Excerpt:
Sadly, no cherry pie this year since I ran afoul of the law (in this case, Bubba is the law) and instead made a cobbler and ice cream which, while still good, weren't Pie Season Good, and so will not be repeated with future cherry harvests.

Sorry! I don't make the rules around here with regard to cherries, folks! I can't be held responsible for Bubba's soul-bending desire for cherry pie! I simply cannot!

But this isn't a post about how Bubba will someday leave me and move into the backyard to live full time with the cherry tree.

This is a post about our first ever celebratory Pie Season dinner of All Pie.

See, we've celebrated Pie Season in years past, as is obvious given the fact that we've named a season after Pie and are always banging on about it, but we've never had an official meal in its honor. And my understanding of holidays, which I'll admit is a little limited, is that there is a mandatory and representative meal in which observers partake while usually wearing occasion-appropriate attire, singing ridiculous songs, drinking to horizontality and perhaps blowing some stuff up.

Data shown:
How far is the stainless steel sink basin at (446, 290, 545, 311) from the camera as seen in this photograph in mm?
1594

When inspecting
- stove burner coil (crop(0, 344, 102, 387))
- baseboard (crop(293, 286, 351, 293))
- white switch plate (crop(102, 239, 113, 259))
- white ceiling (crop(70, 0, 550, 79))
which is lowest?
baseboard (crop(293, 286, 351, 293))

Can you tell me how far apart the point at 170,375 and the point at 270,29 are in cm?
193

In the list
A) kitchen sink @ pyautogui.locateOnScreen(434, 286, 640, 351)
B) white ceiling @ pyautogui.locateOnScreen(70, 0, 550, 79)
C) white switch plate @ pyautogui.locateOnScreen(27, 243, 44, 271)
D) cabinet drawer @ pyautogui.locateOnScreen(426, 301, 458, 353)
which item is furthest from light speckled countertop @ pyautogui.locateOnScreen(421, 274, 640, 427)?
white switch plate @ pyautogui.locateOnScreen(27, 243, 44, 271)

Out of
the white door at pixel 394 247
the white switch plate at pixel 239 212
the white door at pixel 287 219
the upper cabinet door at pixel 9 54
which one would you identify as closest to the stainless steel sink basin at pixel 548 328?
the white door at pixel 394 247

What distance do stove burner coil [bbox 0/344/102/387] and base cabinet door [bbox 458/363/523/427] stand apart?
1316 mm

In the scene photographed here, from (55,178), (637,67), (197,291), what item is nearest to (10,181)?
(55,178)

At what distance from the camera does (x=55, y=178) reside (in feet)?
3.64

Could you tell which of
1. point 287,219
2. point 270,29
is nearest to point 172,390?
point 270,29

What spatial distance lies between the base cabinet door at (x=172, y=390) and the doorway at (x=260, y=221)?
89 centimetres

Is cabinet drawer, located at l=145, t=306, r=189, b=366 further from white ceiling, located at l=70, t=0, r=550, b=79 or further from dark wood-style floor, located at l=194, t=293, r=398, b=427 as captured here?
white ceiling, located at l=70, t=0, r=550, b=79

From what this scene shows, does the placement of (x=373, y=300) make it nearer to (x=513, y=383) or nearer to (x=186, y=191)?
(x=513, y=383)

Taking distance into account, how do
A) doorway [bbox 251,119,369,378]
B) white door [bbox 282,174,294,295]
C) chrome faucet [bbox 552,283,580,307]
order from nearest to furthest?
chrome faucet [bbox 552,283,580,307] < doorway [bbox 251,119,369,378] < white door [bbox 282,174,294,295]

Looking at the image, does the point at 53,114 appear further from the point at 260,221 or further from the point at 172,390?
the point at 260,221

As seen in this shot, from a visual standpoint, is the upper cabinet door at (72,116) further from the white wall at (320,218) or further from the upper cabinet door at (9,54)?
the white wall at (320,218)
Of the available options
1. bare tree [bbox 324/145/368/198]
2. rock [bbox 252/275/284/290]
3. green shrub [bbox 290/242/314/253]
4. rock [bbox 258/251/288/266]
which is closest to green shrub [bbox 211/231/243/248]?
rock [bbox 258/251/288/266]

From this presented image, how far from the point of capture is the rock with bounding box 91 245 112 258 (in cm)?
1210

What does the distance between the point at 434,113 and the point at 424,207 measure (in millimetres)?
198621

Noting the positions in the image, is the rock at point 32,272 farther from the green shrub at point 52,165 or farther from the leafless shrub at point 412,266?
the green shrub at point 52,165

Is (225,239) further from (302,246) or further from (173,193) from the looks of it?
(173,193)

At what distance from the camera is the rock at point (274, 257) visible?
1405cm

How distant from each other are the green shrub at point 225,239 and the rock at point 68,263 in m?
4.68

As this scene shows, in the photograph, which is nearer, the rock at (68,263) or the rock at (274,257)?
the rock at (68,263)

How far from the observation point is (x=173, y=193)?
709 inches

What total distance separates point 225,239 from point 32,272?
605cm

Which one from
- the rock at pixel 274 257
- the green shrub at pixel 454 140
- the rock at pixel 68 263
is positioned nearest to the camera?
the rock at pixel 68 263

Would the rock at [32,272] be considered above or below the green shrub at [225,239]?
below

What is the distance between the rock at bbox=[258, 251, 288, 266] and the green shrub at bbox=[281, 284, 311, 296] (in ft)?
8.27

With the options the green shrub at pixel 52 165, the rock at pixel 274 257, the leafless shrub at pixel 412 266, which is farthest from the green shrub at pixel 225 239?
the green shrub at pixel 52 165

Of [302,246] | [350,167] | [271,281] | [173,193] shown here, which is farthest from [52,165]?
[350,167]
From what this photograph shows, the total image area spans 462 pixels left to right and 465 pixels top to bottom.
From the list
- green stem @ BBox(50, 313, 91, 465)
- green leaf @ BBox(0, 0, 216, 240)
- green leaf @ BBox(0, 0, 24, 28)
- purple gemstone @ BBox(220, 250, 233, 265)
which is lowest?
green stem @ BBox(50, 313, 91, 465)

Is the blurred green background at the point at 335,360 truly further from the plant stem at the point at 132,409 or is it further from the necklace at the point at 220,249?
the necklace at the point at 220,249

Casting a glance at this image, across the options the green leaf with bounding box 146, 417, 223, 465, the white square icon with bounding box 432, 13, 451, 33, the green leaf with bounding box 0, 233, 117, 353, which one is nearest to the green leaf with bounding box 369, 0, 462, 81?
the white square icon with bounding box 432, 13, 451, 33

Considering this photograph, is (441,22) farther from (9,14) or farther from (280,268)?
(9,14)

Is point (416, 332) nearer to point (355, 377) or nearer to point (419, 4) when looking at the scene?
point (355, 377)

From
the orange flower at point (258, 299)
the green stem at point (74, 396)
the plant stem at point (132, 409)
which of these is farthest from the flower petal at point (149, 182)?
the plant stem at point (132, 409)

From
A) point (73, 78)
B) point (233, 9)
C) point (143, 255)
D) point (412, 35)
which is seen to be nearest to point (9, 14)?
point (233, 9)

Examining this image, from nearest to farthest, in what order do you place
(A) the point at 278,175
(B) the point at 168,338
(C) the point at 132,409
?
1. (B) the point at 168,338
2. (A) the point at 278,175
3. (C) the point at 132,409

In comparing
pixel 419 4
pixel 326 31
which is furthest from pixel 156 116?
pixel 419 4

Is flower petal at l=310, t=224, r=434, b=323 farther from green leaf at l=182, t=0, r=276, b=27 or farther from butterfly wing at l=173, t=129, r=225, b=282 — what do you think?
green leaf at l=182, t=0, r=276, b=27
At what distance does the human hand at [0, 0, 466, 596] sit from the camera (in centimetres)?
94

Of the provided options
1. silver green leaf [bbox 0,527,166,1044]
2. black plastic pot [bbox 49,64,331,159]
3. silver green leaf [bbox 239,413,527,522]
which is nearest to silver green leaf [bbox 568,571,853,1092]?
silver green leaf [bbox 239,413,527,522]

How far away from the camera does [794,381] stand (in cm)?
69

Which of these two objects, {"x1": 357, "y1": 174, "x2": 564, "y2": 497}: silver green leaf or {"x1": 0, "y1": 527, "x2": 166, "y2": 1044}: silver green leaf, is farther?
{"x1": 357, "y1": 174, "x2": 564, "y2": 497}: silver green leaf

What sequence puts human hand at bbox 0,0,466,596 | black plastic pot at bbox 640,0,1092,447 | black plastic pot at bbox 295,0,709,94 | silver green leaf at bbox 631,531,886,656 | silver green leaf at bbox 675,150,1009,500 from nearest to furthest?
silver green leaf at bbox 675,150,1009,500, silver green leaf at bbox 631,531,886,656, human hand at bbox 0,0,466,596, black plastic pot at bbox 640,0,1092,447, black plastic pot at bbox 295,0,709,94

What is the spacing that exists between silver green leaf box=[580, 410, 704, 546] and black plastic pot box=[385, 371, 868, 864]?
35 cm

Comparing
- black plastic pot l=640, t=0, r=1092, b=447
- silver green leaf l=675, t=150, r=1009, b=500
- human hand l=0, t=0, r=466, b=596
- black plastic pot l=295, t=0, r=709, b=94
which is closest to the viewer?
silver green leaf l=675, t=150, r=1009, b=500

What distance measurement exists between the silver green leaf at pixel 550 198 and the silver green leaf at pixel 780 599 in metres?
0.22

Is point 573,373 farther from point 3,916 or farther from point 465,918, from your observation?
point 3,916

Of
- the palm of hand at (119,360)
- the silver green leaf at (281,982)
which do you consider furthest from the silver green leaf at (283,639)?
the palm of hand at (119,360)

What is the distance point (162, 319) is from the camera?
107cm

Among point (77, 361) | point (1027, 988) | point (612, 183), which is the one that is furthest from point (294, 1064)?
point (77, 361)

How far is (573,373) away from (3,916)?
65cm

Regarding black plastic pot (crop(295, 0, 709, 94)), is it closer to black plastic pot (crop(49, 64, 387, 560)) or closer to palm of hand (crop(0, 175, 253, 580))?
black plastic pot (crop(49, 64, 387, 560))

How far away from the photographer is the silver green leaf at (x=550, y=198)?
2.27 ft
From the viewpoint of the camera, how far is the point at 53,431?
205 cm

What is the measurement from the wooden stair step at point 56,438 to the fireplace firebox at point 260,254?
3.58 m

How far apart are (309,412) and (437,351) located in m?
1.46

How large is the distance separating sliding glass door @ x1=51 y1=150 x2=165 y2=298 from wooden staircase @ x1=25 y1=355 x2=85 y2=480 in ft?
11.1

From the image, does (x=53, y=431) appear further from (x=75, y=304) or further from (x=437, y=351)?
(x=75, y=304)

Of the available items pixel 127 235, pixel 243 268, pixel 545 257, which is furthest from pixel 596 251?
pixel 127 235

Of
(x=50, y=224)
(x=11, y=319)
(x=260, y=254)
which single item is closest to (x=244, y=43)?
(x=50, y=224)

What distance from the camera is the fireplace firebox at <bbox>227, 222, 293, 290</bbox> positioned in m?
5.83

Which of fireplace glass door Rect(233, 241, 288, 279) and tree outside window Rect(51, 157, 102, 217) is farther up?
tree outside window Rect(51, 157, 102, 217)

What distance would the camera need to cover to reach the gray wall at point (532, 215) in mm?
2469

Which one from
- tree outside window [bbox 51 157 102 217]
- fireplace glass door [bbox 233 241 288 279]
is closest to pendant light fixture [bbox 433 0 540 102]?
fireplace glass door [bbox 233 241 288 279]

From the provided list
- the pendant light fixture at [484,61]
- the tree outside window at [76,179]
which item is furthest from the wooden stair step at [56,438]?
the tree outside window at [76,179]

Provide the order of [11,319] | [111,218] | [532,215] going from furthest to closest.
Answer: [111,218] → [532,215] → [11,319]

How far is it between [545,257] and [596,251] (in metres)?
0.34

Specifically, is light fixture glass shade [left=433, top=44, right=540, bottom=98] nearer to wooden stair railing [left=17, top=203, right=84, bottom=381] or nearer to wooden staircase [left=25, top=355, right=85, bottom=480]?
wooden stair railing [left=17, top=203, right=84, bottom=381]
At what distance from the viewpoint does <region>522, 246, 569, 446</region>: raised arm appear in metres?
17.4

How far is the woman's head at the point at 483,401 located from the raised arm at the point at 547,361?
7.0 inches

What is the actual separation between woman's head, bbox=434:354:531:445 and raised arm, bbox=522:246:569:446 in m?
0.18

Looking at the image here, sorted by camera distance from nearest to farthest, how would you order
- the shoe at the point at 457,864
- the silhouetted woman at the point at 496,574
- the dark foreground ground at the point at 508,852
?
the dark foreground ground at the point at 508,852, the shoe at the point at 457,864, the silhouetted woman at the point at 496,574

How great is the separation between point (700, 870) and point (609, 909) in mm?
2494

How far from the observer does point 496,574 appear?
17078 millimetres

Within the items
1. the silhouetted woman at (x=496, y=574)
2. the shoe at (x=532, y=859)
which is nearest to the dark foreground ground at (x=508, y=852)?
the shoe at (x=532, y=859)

The request: Reproduce the Pie Season excerpt word for word, from its first sentence to its last.

Response below:
Sadly, no cherry pie this year since I ran afoul of the law (in this case, Bubba is the law) and instead made a cobbler and ice cream which, while still good, weren't Pie Season Good, and so will not be repeated with future cherry harvests.

Sorry! I don't make the rules around here with regard to cherries, folks! I can't be held responsible for Bubba's soul-bending desire for cherry pie! I simply cannot!

But this isn't a post about how Bubba will someday leave me and move into the backyard to live full time with the cherry tree.

This is a post about our first ever celebratory Pie Season dinner of All Pie.

See, we've celebrated Pie Season in years past, as is obvious given the fact that we've named a season after Pie and are always banging on about it, but we've never had an official meal in its honor. And my understanding of holidays, which I'll admit is a little limited, is that there is a mandatory and representative meal in which observers partake while usually wearing occasion-appropriate attire, singing ridiculous songs, drinking to horizontality and perhaps blowing some stuff up.